▶ **Tekstblok**:

|---|

Facebookopstanden en Twitterrevoluties
Over de rol van social
media in de Tunesische en Egyptische revoluties
Dat het
medialandschap in korte tijd enorm is veranderd, is onbetwistbaar. Sociale
media nemen een steeds belangrijkere positie in. Niet alleen in het Westen,
maar ook in landen die weinig ophebben met vrije media. Aan deze nieuwe media
wordt nu zelfs het aftreden van decennialang zittende dictators toegeschreven.
De grote vraag is in hoeverre ze daadwerkelijk hebben bijgedragen aan de
revoluties in Tunesië en Egypte.
Tekst: Coert van Mourik
Op 17 december 2010 steekt in de onbeduidende Tunesische
provinciestad Sidi Bouzid een 26-jarige jongeman zichzelf in brand.
Fruitverkoper Mohamed Bouazizi gaat
over tot zijn wanhoopsdaad nadat zijn spullen in beslag worden genomen door
de corrupte politie omdat hij geen vergunning heeft. Het zal de aanzet blijken
te zijn van de Jasmijnrevolutie die leidt tot het aftreden van president Ben
Ali. Deze revolutie op zijn beurt, geeft de Egyptenaren moed om op te staan
tegen president Hosni Moebarak, die op dat moment al bijna dertig jaar
onafgebroken aan de macht is.
Opvallend is, dat er in het Westen aanvankelijk weinig
aandacht aan de opstanden en de revolutie in Tunesië wordt geschonken. Voor
Evgeny Morozov – wetenschapper aan Stanford University, werkzaam bij de New
American Foundation en auteur van het boek The
Net Delusion – The dark side of Internet freedom – is dat een van de
redenen om in een artikel op de website van het tijdschrift Foreign Policy een kritische
noot te plaatsen bij de invloed van sociale media. Volgens hem hebben deze
media helemaal niet de belangrijke rol gespeeld die velen eraan toeschrijven. De
belangrijkste taak van sociale media zou in dit geval moeten zijn: het tot
stand brengen en vormgeven van de berichtgeving over de Tunesische revolutie in
de mainstream media. “Ondanks de buzz
op Twitter duurde het vier weken voordat de gebeurtenissen in Tunesië de
voorpagina’s van de belangrijkste kranten in de Verenigde Staten haalden”,
geeft Morozov aan. Een gemiste kans. En in Europa is het volgens de auteur niet
veel beter. In Nederland wordt er pas echt uitvoerig over de revolutie bericht
als Ben Ali al bijna in het vliegtuig zit om te vluchten.

|---|

▶ **Aangeleverde gegevens**:

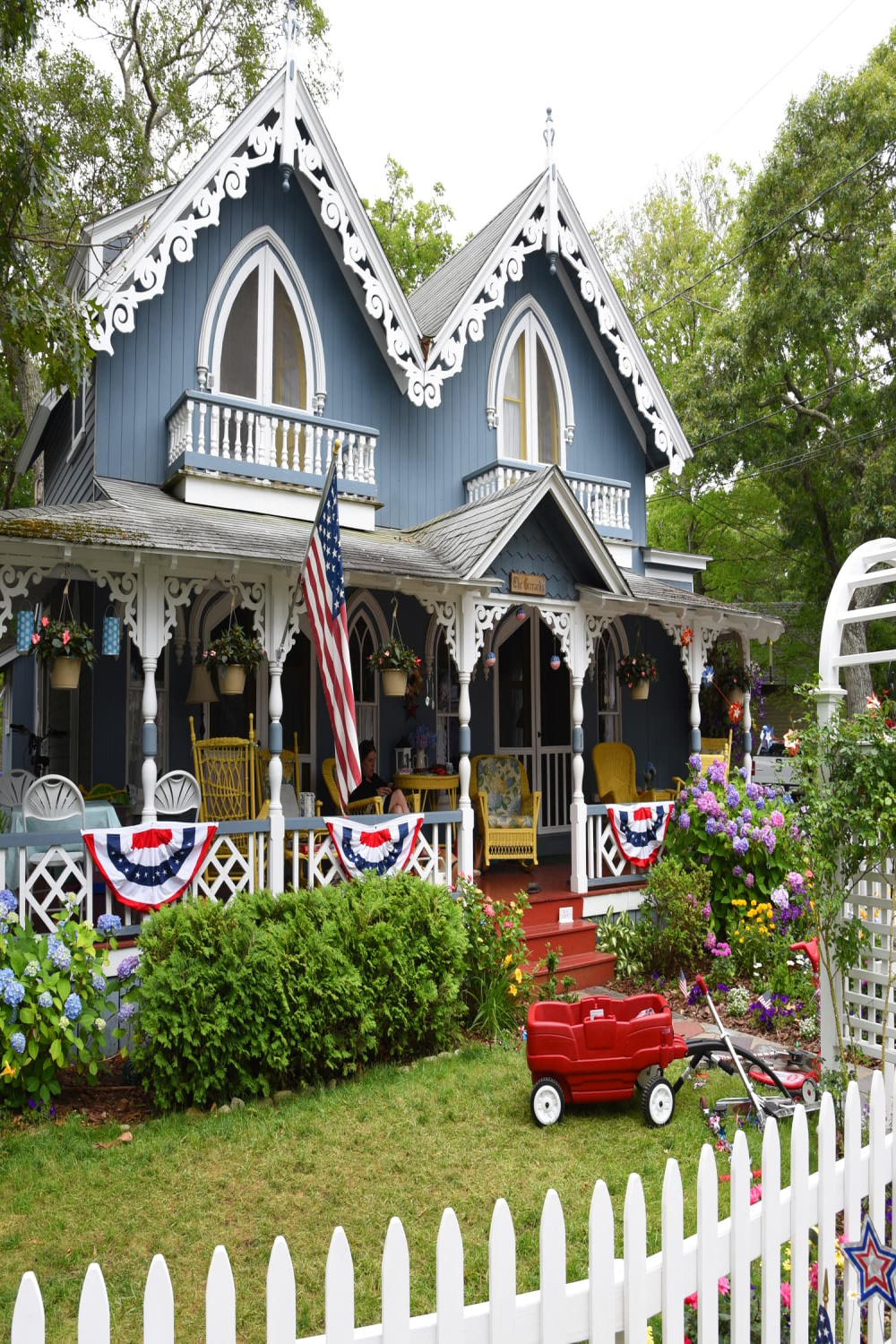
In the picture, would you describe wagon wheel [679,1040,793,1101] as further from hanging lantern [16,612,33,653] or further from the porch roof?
hanging lantern [16,612,33,653]

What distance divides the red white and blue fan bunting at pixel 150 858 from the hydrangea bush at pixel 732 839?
16.5 feet

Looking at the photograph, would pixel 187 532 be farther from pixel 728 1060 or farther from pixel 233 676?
pixel 728 1060

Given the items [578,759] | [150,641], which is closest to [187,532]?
[150,641]

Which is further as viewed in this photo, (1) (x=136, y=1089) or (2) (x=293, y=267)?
(2) (x=293, y=267)

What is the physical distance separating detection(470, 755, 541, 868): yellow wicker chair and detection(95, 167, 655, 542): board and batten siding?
3305mm

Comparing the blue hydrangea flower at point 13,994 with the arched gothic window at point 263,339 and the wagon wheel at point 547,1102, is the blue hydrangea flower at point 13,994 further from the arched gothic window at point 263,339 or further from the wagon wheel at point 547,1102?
the arched gothic window at point 263,339

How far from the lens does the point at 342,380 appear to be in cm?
1150

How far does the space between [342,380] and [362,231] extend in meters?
Answer: 1.68

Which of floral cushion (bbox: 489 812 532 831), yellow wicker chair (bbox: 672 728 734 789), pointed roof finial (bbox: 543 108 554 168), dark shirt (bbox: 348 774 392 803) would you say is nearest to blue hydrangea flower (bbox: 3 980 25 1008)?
dark shirt (bbox: 348 774 392 803)

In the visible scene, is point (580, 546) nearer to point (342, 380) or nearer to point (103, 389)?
point (342, 380)

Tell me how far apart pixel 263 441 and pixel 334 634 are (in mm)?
4074

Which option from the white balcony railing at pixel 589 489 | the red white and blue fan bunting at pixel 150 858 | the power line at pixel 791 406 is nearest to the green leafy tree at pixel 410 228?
the power line at pixel 791 406

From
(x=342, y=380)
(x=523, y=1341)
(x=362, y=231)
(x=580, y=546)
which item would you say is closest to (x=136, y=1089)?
(x=523, y=1341)

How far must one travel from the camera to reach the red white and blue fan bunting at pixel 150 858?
7090 mm
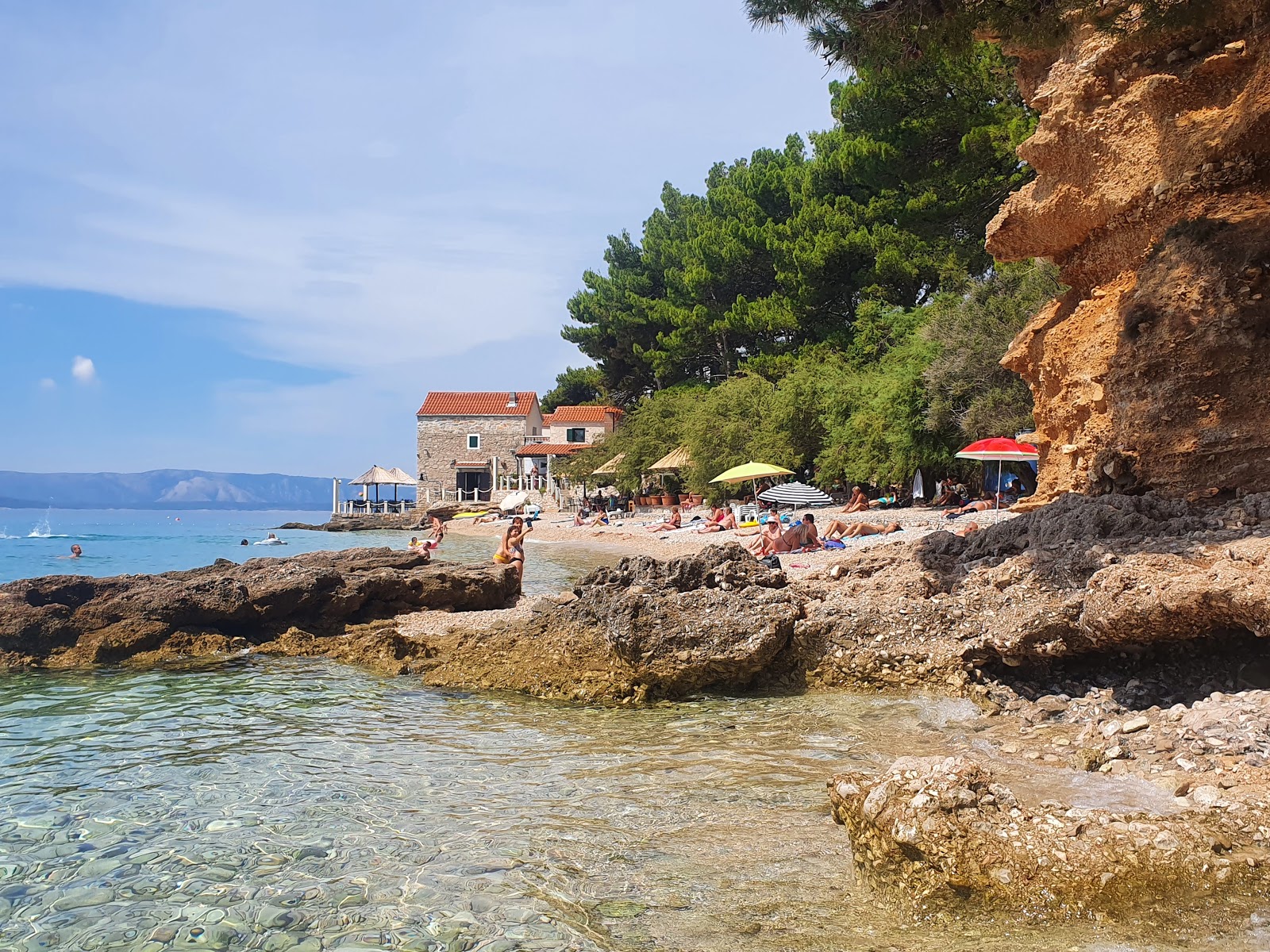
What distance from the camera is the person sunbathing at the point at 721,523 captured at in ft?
88.5

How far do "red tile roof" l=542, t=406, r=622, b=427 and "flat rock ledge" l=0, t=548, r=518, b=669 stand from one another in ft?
151

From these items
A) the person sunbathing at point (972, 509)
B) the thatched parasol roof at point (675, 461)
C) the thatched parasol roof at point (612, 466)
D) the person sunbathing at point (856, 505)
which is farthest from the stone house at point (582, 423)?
the person sunbathing at point (972, 509)

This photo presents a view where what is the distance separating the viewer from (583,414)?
57562 mm

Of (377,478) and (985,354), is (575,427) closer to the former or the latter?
(377,478)

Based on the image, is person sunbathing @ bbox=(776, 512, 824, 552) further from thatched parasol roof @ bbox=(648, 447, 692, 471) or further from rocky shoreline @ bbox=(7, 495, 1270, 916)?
thatched parasol roof @ bbox=(648, 447, 692, 471)

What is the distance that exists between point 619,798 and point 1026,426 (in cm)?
1840

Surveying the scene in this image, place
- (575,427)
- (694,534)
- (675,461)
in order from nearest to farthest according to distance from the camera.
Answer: (694,534), (675,461), (575,427)

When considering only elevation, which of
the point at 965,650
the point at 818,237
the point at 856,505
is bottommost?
the point at 965,650

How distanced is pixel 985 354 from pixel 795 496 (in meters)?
7.17

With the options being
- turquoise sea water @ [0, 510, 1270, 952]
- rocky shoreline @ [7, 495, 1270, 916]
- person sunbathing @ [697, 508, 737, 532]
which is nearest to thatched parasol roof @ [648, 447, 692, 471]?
person sunbathing @ [697, 508, 737, 532]

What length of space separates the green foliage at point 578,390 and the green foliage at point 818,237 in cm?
110

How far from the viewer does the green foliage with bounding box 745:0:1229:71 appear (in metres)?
6.51

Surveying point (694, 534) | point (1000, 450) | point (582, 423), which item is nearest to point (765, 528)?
point (1000, 450)

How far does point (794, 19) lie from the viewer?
8.72m
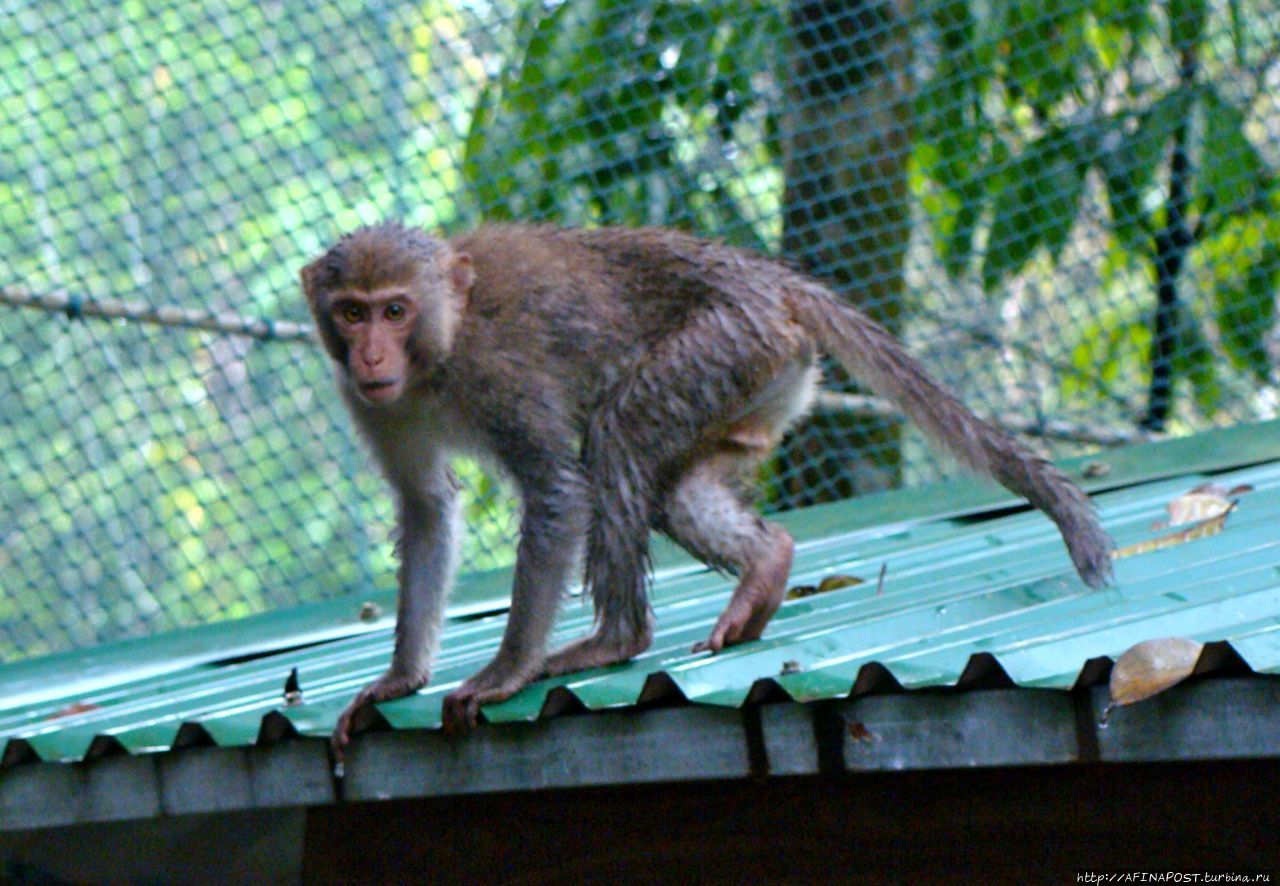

|---|

▶ **Wat gevraagd wordt**:
1. Geef bij elk van de volgende uitspraken aan of ze overeenkomt met de tekst over sociale media in de Tunesische en Egyptische revoluties. Antwoord met ja of nee en citeer letterlijk de woorden uit die tekst die de doorslag geven.
(a) Hosni Moebarak was bijna dertig jaar zonder onderbreking aan de macht.
(b) Volgens Evgeny Morozov hebben sociale media een zeer belangrijke rol gespeeld in de Tunesische revolutie.
(c) De gebeurtenissen in Tunesië stonden binnen een week op de voorpagina's van de belangrijkste Amerikaanse kranten.
2. Schrijf de tekst over sociale media in de Tunesische en Egyptische revoluties verder, te beginnen na de laatste zin ervan.

▶ **Verwachte antwoorden**:
1.
(a) Ja: "die op dat moment al bijna dertig jaar onafgebroken aan de macht is"
(b) Nee: "Volgens hem hebben deze media helemaal niet de belangrijke rol gespeeld die velen eraan toeschrijven"
(c) Nee: "duurde het vier weken voordat de gebeurtenissen in Tunesië de voorpagina’s van de belangrijkste kranten in de Verenigde Staten haalden"

2.
Het lijkt erop dat de westerse media geleerd hebben van hun
fouten. De opstanden en uiteindelijke revolutie in Egypte worden van begin tot
eind verslagen – ondanks het geweld van de aanhangers van Moebarak waarmee
de journalisten geconfronteerd worden. De buitenlandredactie van de Volkskrant schrijft op 26 januari
2011 dat de gebeurtenissen in Tunesië de Egyptenaren inspireren. Dit naar
aanleiding van de Dag van de Woede, die grotendeels georganiseerd wordt via Facebook.
Een dag later al schrijft Greta Riemersma, wederom in de Volkskrant, dat het internet zijn
werk heeft gedaan. Het artikel, met de veelzeggende kop ‘Het
volk aan de macht, dankzij internet’, vertelt ons dat het voor dictatoriale
regimes erg lastig is om internet te controleren. En dus is het de uitgelezen
mogelijkheid om op te staan tegen die regimes. Riemersma wijst hierbij op de
activiteit op sociale media, maar ook op de vele filmpjes die verschijnen op bijvoorbeeld
YouTube, waarin vooral jongeren hun onvrede uitspreken over de situatie waarin
ze verkeren (armoede, werkloosheid, et cetera).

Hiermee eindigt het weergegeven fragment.